Von Philip Banse | 06.12.2017
    Zahlreiche verschiedene Geldscheine.
    Derzeit dürfen Verbraucher 10.000 Euro in ein Projekt investieren. Das sei zu viel, sagt Verbraucherschützerin Dorothea Mohn. (dpa/picture-alliance/Daniel Reinhardt)
    Die Risiken sind letztlich dieselben wie bei ganz traditionellen Firmen-Investments auch, bei denen nicht viele kleine, sondern wenige große Investoren mitmachen: Das Geld kann komplett weg sein, Totalverlust. Über diese Risiken klären die Beteiligten Projekte in der Regel auch gut auf, sagt Wolf Brandes von der Verbraucherzentrale Hessen. Er hat 83 Crowdinvest-Projekte untersucht und 33 Crowdinvestment-Plattformen, über die diese Projekte Geld einsammeln. Und da ist Bandes auf andere Probleme gestoßen:
    "Wenn wir jetzt das Thema Anlageobjekt nehmen, also wie konkret ist beschrieben, in was investiert wird? Dann waren bei ungefähr der Hälfte die Angaben ok, wo man sich was vorstellen konnte. Und die andere Hälfte grob gesprochen, da musste man sich die Informationen an anderer Stelle suchen."

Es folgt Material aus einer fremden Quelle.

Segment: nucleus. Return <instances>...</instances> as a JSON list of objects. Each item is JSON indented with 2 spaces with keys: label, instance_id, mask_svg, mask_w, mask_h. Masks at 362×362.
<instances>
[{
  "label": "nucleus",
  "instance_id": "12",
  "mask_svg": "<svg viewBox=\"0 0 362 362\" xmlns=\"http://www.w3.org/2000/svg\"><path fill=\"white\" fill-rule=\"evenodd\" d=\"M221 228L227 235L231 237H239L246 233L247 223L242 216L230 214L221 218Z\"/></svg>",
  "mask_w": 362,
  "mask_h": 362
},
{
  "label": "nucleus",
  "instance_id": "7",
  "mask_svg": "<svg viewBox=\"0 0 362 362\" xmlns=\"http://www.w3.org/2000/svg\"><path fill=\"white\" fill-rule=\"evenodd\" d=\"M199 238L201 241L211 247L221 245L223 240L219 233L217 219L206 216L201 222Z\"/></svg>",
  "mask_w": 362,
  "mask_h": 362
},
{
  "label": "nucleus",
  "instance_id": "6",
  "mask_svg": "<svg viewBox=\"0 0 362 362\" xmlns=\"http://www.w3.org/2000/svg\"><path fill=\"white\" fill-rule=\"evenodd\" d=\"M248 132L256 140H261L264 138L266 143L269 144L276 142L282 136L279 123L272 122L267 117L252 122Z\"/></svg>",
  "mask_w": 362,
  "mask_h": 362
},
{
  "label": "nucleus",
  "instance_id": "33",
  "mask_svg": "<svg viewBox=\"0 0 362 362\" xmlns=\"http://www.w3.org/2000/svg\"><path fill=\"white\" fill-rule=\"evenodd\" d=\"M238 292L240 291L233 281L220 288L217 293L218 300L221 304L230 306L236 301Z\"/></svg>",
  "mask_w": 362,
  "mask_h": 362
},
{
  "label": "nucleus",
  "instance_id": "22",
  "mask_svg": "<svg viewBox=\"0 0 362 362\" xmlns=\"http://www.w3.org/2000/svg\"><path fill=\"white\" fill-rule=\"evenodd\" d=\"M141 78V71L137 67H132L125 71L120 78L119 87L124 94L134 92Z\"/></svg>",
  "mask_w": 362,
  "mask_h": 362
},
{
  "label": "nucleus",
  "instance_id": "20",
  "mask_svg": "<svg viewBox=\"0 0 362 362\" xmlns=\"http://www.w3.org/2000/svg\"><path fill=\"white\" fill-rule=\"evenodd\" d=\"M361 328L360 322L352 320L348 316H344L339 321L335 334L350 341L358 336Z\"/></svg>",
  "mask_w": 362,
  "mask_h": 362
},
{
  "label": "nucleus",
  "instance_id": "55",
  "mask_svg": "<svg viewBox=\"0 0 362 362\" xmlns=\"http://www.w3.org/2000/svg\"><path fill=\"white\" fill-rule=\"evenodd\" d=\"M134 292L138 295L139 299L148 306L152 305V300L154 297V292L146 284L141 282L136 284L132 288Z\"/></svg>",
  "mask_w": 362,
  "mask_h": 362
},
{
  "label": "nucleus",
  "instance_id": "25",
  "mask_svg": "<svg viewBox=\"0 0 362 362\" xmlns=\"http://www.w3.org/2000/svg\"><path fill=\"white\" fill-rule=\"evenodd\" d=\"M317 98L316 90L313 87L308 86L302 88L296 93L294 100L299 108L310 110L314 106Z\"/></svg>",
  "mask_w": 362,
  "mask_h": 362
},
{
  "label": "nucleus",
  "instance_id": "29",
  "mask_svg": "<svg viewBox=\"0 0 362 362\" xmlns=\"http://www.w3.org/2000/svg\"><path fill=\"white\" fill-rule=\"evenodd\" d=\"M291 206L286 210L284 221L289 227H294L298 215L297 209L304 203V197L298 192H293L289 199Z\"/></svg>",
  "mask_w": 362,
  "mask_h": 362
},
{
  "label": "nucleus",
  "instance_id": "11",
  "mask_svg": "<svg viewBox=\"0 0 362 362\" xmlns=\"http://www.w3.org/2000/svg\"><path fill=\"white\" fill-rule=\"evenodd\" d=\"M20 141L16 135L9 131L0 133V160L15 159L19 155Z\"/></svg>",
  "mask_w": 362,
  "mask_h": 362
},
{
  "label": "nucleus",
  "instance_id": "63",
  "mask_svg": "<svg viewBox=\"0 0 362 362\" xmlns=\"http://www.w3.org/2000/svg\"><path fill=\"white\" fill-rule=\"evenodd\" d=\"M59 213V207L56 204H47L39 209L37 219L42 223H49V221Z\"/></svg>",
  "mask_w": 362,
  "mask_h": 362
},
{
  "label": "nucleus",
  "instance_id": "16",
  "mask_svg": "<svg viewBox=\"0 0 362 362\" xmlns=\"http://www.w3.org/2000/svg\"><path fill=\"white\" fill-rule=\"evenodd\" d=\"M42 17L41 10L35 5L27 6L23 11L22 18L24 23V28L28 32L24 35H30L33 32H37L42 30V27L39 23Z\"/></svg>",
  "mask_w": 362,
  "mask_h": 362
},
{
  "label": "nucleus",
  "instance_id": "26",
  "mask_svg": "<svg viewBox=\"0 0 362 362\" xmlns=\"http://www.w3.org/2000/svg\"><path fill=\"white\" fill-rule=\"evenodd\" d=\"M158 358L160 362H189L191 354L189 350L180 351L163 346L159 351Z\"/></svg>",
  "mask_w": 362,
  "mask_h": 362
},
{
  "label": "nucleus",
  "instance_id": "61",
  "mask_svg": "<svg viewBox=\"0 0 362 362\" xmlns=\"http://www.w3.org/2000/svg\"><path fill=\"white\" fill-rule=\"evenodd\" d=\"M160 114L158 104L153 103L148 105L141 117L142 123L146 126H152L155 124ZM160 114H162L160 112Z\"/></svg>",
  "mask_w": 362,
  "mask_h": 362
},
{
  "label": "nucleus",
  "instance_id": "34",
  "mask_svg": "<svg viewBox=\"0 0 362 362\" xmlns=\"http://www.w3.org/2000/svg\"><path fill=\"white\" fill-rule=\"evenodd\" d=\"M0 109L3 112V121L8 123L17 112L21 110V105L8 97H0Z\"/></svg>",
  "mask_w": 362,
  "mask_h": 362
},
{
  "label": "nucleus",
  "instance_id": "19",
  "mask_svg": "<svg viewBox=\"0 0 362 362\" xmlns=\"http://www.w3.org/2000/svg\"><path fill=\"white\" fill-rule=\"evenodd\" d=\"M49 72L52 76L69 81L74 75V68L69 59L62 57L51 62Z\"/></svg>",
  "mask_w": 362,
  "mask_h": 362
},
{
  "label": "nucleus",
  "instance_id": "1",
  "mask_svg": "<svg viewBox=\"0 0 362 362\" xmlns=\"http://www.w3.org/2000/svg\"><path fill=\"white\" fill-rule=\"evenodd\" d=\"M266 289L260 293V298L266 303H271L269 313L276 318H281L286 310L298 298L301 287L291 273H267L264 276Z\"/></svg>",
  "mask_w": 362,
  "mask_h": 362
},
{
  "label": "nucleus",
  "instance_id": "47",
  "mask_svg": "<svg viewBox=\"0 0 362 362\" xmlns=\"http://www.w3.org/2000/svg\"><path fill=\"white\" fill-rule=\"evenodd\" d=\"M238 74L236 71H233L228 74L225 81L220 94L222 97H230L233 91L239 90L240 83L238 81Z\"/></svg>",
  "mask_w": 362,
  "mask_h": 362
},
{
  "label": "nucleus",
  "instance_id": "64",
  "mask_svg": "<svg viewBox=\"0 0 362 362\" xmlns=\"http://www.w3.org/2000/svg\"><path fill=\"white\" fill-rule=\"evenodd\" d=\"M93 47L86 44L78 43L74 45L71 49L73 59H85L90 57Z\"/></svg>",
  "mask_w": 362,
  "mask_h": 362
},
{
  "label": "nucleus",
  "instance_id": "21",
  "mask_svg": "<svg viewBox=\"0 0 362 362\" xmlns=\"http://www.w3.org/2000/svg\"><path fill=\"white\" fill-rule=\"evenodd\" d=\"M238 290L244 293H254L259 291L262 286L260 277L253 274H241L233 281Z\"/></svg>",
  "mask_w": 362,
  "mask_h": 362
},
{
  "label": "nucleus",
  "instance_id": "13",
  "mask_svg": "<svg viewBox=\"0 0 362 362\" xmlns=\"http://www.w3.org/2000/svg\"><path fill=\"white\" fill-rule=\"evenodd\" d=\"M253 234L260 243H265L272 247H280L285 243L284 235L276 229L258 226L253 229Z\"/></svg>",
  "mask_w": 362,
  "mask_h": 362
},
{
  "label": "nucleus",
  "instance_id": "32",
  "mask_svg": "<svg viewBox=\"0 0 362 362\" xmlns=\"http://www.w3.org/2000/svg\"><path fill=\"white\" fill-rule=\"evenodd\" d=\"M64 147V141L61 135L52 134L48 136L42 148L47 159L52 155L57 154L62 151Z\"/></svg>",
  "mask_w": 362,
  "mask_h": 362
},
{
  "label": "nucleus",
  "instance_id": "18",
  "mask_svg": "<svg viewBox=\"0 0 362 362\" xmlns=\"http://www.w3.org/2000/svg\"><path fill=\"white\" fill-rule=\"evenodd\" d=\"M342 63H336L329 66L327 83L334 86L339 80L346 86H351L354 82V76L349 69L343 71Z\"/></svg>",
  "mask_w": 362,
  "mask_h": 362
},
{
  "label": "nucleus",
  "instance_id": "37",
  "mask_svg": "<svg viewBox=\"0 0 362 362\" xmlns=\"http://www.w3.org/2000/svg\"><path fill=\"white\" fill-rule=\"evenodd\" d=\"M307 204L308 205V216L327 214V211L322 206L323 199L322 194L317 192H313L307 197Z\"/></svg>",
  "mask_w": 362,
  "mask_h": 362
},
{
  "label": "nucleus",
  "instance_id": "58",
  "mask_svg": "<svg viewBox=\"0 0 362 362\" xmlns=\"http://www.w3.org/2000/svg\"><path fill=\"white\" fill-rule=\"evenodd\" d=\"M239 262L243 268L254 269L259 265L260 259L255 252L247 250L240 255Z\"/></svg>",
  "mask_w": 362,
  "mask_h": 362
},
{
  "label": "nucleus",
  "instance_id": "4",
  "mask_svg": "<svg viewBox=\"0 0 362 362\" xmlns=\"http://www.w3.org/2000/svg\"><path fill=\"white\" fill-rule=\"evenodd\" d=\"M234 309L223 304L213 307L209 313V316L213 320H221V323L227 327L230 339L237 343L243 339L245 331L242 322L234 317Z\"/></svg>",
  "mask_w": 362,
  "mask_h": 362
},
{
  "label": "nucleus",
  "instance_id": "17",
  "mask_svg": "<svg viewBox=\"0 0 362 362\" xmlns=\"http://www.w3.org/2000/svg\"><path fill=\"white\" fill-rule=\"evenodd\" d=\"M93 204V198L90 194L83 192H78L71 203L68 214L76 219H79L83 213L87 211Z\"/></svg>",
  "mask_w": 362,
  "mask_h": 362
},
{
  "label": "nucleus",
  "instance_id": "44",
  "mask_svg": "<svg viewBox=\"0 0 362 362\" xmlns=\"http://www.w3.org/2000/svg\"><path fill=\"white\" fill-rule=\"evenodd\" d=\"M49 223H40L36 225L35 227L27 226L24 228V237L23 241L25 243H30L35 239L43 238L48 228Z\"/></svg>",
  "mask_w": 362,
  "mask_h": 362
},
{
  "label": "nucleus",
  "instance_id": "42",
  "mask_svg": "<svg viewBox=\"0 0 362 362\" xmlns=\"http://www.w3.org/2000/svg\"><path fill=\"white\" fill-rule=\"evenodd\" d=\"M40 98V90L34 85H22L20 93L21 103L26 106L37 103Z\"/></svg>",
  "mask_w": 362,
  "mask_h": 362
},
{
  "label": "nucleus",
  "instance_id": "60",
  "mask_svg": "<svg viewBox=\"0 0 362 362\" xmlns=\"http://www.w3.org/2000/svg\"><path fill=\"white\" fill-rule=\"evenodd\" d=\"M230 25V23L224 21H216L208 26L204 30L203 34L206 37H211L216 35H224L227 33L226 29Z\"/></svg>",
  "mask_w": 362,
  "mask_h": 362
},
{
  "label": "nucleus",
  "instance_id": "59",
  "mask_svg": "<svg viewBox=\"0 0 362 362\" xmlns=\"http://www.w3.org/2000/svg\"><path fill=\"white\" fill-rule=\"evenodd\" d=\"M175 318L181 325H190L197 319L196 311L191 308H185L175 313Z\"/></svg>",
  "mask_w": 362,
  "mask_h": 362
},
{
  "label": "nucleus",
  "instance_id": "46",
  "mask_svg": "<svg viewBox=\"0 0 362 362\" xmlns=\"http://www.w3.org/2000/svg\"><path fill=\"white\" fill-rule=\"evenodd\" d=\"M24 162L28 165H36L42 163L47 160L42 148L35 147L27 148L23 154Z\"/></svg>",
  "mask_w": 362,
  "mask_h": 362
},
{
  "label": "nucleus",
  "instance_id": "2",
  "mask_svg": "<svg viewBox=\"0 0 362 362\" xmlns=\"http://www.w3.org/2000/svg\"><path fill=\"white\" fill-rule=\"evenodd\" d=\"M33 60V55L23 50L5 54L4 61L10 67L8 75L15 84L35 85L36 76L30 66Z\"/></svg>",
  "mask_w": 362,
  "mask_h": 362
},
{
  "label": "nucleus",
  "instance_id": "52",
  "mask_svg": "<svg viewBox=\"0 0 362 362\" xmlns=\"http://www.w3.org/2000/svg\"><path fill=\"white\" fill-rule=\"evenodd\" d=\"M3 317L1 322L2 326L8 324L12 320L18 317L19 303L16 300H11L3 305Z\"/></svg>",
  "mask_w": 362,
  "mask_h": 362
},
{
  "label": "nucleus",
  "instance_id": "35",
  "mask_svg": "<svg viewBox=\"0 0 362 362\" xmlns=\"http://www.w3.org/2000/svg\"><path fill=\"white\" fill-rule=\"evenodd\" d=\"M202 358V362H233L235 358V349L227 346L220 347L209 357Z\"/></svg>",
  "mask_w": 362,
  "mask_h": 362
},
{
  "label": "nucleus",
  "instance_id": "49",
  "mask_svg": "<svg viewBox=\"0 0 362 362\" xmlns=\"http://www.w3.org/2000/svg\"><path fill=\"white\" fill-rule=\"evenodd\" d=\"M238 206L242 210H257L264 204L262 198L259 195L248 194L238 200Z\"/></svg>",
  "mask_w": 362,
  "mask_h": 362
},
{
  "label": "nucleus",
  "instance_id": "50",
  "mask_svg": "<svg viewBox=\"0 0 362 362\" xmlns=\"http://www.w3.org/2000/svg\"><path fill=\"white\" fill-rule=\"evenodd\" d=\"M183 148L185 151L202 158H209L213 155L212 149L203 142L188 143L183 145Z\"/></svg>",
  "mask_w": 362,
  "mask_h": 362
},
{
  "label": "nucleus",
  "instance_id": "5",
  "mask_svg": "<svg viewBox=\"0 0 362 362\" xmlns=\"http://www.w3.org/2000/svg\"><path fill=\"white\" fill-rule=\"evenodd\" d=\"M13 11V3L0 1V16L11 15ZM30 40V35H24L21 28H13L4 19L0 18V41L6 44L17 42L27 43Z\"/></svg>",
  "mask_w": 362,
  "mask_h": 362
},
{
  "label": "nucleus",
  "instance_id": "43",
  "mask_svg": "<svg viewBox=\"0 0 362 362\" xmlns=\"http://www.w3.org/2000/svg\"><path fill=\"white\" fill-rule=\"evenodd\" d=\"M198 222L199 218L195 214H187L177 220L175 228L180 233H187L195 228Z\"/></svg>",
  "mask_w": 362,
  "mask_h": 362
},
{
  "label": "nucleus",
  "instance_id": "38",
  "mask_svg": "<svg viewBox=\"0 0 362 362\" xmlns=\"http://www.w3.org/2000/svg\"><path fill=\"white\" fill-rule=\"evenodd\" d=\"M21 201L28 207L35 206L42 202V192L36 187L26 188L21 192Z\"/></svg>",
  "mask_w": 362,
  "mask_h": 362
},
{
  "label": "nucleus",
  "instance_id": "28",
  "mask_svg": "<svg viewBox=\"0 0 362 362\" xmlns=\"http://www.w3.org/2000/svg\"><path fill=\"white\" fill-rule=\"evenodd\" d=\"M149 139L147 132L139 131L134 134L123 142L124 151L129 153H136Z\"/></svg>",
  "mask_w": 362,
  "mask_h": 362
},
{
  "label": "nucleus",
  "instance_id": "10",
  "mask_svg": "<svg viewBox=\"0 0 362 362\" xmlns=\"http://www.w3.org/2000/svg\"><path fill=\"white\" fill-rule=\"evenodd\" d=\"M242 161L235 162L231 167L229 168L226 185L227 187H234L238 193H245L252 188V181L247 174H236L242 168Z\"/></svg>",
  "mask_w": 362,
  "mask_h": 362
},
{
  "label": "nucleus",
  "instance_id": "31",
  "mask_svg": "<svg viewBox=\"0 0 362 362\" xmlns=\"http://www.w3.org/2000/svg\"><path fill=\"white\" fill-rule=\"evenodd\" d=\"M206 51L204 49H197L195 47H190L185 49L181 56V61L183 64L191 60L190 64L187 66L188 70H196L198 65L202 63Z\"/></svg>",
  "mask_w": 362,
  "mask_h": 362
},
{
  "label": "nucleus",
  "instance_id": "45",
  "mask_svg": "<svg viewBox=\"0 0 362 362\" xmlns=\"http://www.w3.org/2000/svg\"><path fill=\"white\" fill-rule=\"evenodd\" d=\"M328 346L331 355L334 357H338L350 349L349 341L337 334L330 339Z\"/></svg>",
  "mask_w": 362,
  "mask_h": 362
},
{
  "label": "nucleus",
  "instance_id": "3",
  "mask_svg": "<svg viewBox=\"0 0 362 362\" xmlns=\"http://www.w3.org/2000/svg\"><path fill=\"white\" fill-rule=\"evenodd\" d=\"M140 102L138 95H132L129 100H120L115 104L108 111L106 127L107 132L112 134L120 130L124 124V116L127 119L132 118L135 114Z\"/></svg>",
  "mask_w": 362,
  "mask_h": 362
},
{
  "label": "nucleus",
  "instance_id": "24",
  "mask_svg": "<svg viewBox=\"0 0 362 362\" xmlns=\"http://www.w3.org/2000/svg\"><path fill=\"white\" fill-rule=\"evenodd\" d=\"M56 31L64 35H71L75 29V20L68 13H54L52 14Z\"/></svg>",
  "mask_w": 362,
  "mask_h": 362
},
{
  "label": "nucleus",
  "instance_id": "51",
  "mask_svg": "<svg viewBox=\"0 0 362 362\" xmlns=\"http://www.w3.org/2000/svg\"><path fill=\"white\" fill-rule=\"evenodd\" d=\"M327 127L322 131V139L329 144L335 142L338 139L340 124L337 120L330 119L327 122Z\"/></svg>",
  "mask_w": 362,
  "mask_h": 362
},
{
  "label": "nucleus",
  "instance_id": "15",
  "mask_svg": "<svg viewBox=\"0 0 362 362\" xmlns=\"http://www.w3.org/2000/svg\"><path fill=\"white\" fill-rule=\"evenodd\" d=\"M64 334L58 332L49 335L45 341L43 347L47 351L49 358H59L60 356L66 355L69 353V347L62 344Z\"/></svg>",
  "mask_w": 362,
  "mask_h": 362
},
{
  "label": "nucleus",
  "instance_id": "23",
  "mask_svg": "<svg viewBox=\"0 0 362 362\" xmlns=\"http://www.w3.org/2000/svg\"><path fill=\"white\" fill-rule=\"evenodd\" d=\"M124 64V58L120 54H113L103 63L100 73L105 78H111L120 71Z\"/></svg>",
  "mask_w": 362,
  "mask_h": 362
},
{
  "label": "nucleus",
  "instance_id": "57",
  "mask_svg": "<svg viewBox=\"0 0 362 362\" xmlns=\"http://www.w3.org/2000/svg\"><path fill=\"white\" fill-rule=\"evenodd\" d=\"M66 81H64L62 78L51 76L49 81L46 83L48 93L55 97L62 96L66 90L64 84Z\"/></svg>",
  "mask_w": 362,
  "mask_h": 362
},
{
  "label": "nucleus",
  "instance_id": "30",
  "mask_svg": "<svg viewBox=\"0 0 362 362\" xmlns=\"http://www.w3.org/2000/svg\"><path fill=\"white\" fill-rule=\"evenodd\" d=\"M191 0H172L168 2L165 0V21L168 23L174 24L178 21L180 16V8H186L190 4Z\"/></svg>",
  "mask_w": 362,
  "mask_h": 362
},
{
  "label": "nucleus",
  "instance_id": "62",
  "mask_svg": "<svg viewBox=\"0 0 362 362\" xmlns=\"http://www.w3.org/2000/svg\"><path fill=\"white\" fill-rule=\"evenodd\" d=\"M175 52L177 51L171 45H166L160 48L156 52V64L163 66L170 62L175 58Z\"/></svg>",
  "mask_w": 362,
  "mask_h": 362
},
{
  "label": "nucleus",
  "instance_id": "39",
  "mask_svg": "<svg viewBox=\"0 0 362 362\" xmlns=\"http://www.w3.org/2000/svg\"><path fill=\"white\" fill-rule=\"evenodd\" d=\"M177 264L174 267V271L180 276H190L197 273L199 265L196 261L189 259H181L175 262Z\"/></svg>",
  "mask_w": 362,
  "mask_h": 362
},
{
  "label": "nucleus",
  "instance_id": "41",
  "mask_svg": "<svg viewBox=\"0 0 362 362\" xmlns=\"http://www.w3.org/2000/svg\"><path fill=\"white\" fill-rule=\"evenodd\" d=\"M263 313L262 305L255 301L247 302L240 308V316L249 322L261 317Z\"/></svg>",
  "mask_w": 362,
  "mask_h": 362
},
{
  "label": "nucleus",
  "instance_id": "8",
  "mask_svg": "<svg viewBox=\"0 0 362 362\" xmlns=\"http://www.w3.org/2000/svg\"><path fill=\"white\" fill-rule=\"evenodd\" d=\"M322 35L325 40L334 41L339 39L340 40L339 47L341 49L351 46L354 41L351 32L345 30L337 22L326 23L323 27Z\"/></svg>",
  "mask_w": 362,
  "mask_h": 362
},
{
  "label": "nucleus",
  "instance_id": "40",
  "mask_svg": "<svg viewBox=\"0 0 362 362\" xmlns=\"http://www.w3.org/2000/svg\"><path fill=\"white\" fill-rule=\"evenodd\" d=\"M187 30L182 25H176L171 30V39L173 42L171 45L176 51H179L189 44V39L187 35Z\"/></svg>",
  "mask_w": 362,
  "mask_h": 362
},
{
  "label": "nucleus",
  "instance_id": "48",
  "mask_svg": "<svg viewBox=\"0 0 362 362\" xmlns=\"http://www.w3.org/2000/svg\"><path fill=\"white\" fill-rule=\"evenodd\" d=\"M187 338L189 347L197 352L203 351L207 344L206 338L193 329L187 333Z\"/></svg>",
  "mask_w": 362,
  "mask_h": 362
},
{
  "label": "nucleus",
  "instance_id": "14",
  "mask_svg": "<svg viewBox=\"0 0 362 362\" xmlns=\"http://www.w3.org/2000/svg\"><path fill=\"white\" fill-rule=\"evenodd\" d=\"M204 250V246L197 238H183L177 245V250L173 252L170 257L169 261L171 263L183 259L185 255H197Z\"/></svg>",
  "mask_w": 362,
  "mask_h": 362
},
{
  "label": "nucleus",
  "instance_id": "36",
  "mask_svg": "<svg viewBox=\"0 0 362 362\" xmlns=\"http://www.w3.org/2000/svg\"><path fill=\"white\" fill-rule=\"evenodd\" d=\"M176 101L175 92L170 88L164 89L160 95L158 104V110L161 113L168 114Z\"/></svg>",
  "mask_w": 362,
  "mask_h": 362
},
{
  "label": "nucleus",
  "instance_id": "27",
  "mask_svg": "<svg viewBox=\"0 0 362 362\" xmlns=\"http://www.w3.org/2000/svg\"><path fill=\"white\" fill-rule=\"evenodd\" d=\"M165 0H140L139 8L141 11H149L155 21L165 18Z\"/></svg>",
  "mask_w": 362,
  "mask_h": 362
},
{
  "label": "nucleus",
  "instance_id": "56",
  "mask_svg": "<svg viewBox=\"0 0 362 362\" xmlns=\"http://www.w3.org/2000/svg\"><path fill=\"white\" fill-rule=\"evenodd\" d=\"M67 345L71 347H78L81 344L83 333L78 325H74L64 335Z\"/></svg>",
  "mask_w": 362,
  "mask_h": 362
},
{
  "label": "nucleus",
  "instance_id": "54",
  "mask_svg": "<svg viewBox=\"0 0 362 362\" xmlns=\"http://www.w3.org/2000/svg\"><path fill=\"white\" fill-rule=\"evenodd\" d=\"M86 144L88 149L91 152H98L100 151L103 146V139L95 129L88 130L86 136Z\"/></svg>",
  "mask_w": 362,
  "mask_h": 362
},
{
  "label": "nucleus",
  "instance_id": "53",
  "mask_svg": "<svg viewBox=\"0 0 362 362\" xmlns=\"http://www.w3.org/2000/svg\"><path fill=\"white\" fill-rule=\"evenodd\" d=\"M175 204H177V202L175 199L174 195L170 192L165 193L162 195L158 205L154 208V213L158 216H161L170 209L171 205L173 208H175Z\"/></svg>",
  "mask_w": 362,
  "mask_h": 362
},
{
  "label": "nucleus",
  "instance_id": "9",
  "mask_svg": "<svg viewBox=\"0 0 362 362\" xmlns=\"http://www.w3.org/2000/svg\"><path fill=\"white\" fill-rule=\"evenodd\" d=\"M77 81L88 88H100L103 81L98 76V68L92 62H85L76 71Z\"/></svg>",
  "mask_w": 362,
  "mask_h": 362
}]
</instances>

    Widersprüche zwischen Vertrag und Verbraucherinformation
    Zwar schreibt das Gesetz vor, dass Crowdinvest-Projekte ein sogenanntes Vermögensanlageinformationsblatt veröffentlichen müssen, kurz VIB. Darin müssen die wichtigsten Eckdaten standardisiert präsentiert werden. Juristisch bindend ist aber letztlich dann ein Vertrag zwischen Investor und Projekt. Und in rund der Hälfte der untersuchten Projekte habe er Widersprüche gefunden zwischen Vertrag und gesetzlich vorgeschriebener Verbraucherinformation, sagt Brandes:
    "Zum Beispiel im Vertrag steht drin, dass der Vertrag unbefristet läuft mit einer bestimmten Kündigungsfrist. Im VIB steht dann aber, dass die Laufzeit drei Jahre beträgt und der Vertrag dann endet. Unterm Strich würde der Vertrag bindend sein, denn der Vertrag ist die Rechtsbeziehung zwischen Verbraucher und Projekt, aber es bleibt diese Verwirrung."
    Diese Widersprüche zwischen Vertrag und Verbraucherinformationsblatt erschwerten es auch, verschiedene Projekte zu vergleichen. Keine der gefundenen Probleme sei aber offensichtlich rechtswidrig, sagt der Verbraucherschützer. So sei das eben auf dem grauen Kapitalmarkt, der heißt halt "grau", weil er nicht illegal ist, aber weitgehend unreguliert. Gleichwohl habe die staatliche Bankenkontrolle Bafin jedoch sehr wohl Spielraum, sagt Dorothea Mohn vom Verbraucherzentrale Bundesverband.
    "Meine Erwartung ist, dass die Bafin die Ergebnisse ebenfalls prüft und möglicherweise als Anlass nimmt, hier regulierend einzugreifen. Denn aus unserer Sicht ist es das Mindeste, dass die Anbieter zumindest die Informationspflichten ausreichend umsetzen."
    "Extrem riskante Sache"
    Generell seien die Vorschriften für das Crowdinvesting aber zu luftig gestrickt und müssten verbessert werden. So könnten Verbraucher nicht wirklich prüfen, ob ein Projekt wirtschaftlich tragfähig ist oder nicht. Deswegen versprechen die Plattformen, auf denen sich diese Projekte präsentieren und das Geld einsammeln: Wir, die Plattformen prüfen die Projekte und nehmen nur die guten.
    "Genau hier sollte angesetzt werden. Die Plattformen müssen in die Verantwortung genommen werden für ihre Prüfung. Die Prüfung muss transparent und nachvollziehbar sein. Und wenn die Prüfung im Zweifel nicht sauber erfolgt ist, müssen die Plattformen dafür auch haftbar gemacht werden."
    Ob und wie die Plattformen Projekte durchleuchten müsse die Bankenaufsicht Bafin streng überwachen. Denn die Plattformen seien keineswegs neutral, weil sie sich finanzieren über Provisionen der Projekte und daher einen Anreiz hätten, möglichst viele Projekte auf die Plattform zu nehmen. Derzeit dürfen Verbraucher zudem 10.000 Euro in ein Projekt investieren. Das sei zu viel, sagt Verbraucherschützerin Mohn:
    "Wir sprechen uns dafür aus, diese maximalen Anlagesummen klar zu deckeln, beispielsweise auf 250 Euro je Anleger und Projekt. Dann würde man darüber erzielen, dass Verbraucher sich nicht verspekulieren und quasi gezwungen werden, die Anlagen stark zu diversifizieren, das heißt, auf möglichst viele verschiedene Projekte zu verteilen."
    Denn auch besser reguliert bleibe Crowdinvesting eine extrem riskante Sache, sagen die Verbrauchschützer. Es könne sehr sinnvoll und interessant sein, mit kleinen Beträgen, ohne Banken direkt über das Internet in Firmen und Projekte zu investieren, aber eine sichere Geldanlage sei es eben auf keinen Fall.